_Textauszug_.

━━━━━━

Den Abgeordneten im britischen Unterhaus ist es verboten, zu klatschen, so steht es im sechzehnseitigen Handbuch zu Benimmregeln im Parlament. "Singing and chanting" ist laut Unterpunkt 37 eigentlich auch nicht erlaubt, aber die Sprecher des Unterhauses sind in dem Fall meist weniger streng. Das laute Jubeln gehört dazu in dieser engen Kammer, manchmal auch schon, bevor es losgeht, wie an diesem Mittwoch. Da war es unmittelbar vor den wöchentlichen Prime Minister's Questions besonders laut, jedes Mal, wenn ein Tory die Kammer betrat und sich zu den Sitzplätzen aufmachte, brachen sie auf den Bänken der Opposition in ein lang gezogenes Ooooh aus, wie Fußballfans, die etwas erwarten. An den beiden Mittwochen davor war schließlich jeweils ein Tory übergelaufen zu Labour, was physisch passiert, durch den Gang auf die andere Seite. Dieses Mal blieb alles so, wie es vorher war, und das heißt auch: Natalie Elphicke nahm erneut auf der Labour-Seite Platz.

━━━━━━

_Auszug der Einträge_.
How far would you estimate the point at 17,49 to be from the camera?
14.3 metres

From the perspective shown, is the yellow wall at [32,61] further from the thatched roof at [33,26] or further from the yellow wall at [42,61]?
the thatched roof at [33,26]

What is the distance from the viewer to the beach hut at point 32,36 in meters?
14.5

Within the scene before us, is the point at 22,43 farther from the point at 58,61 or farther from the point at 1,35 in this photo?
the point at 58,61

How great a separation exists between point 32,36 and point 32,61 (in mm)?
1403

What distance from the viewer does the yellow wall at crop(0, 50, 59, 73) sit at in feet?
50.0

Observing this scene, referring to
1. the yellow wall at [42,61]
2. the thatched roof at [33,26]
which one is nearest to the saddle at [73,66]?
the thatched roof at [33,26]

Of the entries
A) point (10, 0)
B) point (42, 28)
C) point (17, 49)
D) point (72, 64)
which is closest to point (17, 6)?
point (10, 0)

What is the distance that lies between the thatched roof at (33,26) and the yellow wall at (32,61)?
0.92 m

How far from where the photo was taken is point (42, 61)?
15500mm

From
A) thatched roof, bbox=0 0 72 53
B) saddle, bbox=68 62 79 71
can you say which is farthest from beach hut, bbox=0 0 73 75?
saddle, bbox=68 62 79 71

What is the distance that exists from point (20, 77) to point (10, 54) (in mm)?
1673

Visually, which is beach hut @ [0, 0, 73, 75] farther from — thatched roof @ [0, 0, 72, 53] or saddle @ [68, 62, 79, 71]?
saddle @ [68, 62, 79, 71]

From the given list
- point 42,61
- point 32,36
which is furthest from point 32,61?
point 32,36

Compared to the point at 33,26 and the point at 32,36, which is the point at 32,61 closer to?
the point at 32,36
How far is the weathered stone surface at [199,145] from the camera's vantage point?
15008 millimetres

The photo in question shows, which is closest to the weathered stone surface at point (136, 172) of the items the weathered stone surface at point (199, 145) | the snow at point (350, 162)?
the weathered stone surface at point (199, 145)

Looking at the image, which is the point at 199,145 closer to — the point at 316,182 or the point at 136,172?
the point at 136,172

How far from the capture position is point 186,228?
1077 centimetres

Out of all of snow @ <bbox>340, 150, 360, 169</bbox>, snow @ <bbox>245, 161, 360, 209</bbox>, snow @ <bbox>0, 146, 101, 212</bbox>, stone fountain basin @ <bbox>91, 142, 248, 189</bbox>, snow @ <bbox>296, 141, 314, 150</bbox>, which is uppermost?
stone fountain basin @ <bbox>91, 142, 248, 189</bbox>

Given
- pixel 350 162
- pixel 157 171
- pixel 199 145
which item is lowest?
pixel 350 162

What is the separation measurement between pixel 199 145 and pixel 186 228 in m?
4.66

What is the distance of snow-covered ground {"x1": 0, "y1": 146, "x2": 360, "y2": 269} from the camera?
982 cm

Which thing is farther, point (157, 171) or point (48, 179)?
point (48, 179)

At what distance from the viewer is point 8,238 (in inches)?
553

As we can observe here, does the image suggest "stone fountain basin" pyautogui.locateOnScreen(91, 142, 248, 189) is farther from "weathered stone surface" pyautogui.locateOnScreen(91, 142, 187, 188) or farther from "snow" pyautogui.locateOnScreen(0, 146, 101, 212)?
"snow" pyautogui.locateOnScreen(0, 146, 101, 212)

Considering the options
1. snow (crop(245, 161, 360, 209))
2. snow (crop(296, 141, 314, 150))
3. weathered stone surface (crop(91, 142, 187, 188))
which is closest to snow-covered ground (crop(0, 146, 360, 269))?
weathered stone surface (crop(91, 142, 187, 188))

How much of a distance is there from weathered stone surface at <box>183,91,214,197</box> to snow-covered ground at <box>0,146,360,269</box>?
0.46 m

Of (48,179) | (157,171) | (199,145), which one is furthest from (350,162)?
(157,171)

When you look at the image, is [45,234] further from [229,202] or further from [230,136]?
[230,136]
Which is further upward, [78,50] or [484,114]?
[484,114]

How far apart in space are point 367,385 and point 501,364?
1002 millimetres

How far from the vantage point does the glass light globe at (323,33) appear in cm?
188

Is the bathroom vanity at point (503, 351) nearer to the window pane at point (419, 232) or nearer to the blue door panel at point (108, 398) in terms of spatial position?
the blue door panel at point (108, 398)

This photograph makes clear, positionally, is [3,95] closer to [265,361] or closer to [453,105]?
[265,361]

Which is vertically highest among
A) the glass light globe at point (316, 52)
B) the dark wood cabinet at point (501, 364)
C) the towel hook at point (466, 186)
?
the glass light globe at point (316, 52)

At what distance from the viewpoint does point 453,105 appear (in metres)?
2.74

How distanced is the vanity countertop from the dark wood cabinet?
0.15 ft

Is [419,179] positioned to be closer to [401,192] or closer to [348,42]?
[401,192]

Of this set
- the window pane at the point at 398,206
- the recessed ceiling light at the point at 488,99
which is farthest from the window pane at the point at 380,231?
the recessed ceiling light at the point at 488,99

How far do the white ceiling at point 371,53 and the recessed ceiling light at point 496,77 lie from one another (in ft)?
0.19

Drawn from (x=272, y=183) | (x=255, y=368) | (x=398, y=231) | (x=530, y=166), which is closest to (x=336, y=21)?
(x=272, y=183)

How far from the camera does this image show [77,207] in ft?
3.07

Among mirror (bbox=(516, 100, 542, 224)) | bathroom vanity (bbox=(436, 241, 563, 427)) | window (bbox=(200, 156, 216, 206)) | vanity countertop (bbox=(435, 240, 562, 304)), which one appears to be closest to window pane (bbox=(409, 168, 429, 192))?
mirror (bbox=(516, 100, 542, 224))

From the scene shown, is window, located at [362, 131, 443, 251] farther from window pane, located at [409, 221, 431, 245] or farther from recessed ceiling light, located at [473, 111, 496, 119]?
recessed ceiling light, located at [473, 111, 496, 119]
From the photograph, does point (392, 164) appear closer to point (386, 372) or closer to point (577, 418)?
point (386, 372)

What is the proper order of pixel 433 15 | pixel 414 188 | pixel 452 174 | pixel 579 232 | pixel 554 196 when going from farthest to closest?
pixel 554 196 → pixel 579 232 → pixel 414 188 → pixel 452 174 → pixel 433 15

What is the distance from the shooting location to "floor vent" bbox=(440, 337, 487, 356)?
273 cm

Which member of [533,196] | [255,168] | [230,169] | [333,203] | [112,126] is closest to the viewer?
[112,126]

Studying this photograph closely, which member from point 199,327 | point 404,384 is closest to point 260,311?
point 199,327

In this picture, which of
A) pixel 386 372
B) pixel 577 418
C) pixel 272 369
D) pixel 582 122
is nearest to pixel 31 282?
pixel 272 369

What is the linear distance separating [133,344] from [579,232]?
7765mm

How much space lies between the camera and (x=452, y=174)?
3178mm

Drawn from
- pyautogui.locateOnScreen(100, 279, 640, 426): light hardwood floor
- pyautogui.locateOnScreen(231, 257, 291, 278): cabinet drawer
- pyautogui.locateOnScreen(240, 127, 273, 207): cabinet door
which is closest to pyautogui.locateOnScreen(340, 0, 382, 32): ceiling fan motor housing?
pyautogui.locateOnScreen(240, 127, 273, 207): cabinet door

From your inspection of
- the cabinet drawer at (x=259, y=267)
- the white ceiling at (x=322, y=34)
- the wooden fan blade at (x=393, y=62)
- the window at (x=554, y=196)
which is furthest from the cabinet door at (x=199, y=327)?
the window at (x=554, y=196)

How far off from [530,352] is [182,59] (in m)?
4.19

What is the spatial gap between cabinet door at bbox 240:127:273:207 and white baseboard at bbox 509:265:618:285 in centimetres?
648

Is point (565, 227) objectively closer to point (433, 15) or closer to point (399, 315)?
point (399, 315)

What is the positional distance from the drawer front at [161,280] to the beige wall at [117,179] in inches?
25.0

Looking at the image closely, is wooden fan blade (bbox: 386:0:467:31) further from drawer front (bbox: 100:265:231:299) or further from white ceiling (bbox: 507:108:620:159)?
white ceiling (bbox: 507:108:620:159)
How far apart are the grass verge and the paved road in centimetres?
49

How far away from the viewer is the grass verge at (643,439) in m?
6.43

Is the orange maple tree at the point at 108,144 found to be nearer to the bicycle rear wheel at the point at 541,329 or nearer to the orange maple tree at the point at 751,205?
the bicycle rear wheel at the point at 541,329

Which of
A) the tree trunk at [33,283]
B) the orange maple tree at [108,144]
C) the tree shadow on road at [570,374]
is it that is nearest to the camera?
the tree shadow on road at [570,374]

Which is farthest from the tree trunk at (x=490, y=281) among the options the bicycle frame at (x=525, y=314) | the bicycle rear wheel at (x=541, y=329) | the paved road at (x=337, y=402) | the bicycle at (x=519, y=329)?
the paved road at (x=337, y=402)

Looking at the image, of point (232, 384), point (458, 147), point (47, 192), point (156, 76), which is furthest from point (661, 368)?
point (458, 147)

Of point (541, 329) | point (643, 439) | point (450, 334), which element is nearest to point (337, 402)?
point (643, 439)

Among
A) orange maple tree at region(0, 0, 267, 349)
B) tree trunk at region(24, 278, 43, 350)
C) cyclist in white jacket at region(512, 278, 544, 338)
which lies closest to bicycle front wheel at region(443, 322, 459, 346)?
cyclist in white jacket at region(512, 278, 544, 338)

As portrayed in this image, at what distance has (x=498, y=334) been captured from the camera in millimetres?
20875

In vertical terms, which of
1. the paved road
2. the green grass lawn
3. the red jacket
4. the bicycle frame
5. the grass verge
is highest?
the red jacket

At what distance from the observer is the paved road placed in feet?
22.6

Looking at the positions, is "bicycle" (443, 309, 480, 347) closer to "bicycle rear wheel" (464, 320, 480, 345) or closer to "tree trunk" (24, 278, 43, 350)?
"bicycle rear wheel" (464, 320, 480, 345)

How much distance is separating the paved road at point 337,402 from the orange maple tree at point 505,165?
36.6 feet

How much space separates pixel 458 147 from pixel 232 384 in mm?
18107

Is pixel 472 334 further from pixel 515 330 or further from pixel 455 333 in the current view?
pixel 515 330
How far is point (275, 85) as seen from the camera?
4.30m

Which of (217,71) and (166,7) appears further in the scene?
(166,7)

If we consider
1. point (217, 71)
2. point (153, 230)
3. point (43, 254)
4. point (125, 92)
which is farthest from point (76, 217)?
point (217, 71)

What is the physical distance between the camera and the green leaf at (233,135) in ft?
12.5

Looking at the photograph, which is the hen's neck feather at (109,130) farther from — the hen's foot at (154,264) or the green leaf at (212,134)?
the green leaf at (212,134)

━━━━━━

_Arbeitsauftrag 1_. Übersetze den folgenden Satz aus dem Text über das britische Unterhaus ins Englische: „Dieses Mal blieb alles so, wie es vorher war, und das heißt auch: Natalie Elphicke nahm erneut auf der Labour-Seite Platz.“
_Arbeitsauftrag 2_.
Beantworte zum Text über das britische Unterhaus die folgenden Fragen:
(a) Wie viele Seiten hat das Handbuch zu den Benimmregeln im Parlament?
(b) Unter welchem Unterpunkt steht, dass „Singing and chanting“ eigentlich nicht erlaubt ist?
(c) Was geschah an den beiden Mittwochen vor diesem Mittwoch?
_Arbeitsauftrag 3_. Führe den Text über das britische Unterhaus nach seinem letzten Satz mit einigen Sätzen fort.
Die Einträge stammen aus einer anderen Quelle als der Textauszug.

_Endgültige Antwort 1_. This time everything stayed the way it had been before, and that also means: Natalie Elphicke once again took a seat on the Labour side.

_Endgültige Antwort 2_.
(a) Sechzehn Seiten.
(b) Unter Unterpunkt 37.
(c) An jedem der beiden Mittwoche lief ein Tory zu Labour über.

_Endgültige Antwort 3_.
Am Mittwoch vor zwei Wochen war es Dan Poulter, Abgeordneter vom moderaten Mitte-Flügel der Konservativen, der sich Labour anschloss, er begründete das mit dem Missmanagement des Gesundheitssystems durch die Tory-Regierung. Am Mittwoch vergangener Woche dann nahm plötzlich Natalie Elphicke auf den Labour-Bänken Platz, und was das bedeutet, zeigt sich auch daran, dass niemand vorher Bescheid wusste. Keir Starmer, der Labour-Chef, hatte offenbar nur zwei Personen über den Wechsel informiert, seine Büroleiterin und seinen Kampagnenchef.
Natalie Elphicke, 53, geboren als Natalie Ross in Welwyn Garden City in Hertfordshire, ist seit 2019 die Abgeordnete für Dover. Sie ist damit geografisch an der Front der Tory-Migrationspolitik: In Dover kommen immer wieder Flüchtlinge mit dem Schlauchboot an. Sunaks Slogan "Stop the Boats" meint genau diese Flüchtlinge, und Elphicke hat in den vergangenen Jahren mehr als einmal klargemacht, was sie von Flüchtlingen im Ärmelkanal hält. Es wäre weniger überraschend gewesen, wenn sie zu Reform UK übergelaufen wäre, der hart rechten Partei weit draußen, am Rand des politischen Spektrums.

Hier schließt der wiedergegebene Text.